InfoBot: Transfer and Exploration via the Information Bottleneck
Anirudh Goyal, Riashat Islam, Daniel Strouse, Zafarali Ahmed, Matthew Botvinick, Hugo Larochelle, Yoshua Bengio, Sergey Levine
TL;DR
This work tackles sparse-reward reinforcement learning by identifying decision states through a variational information bottleneck between goals and actions. It introduces InfoBot, a goal-conditioned policy that minimizes $I(A;G|S)$ to cultivate useful default habits while enabling goal-driven deviations at decision states, and uses a KL-based exploration bonus derived from the learned structure to transfer exploration strategies to new tasks. Empirical results on MiniGrid and goal-based navigation demonstrate superior direct policy transfer and robust, task-tuned exploration compared to standard baselines.

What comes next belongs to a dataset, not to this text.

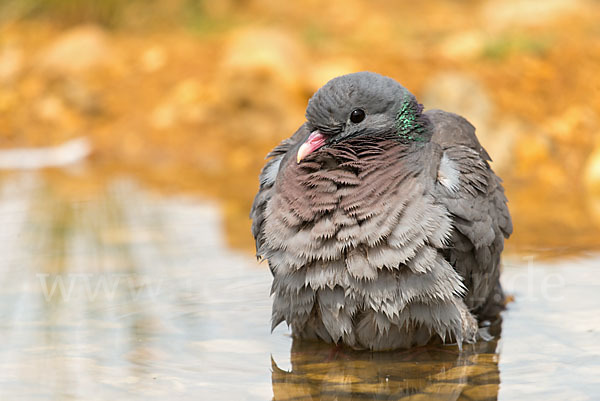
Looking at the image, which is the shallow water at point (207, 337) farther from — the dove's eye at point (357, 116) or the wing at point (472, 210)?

The approach also draws connections to neuroscience by framing the cost of control as a mechanism that promotes efficient habit formation and selective goal-directed behavior.
Abstract
A central challenge in reinforcement learning is discovering effective policies for tasks where rewards are sparsely distributed. We postulate that in the absence of useful reward signals, an effective exploration strategy should seek out {\it decision states}. These states lie at critical junctions in the state space from where the agent can transition to new, potentially unexplored regions. We propose to learn about decision states from prior experience. By training a goal-conditioned policy with an information bottleneck, we can identify decision states by examining where the model actually leverages the goal state. We find that this simple mechanism effectively identifies decision states, even in partially observed settings. In effect, the model learns the sensory cues that correlate with potential subgoals. In new environments, this model can then identify novel subgoals for further exploration, guiding the agent through a sequence of potential decision states and through new regions of the state space.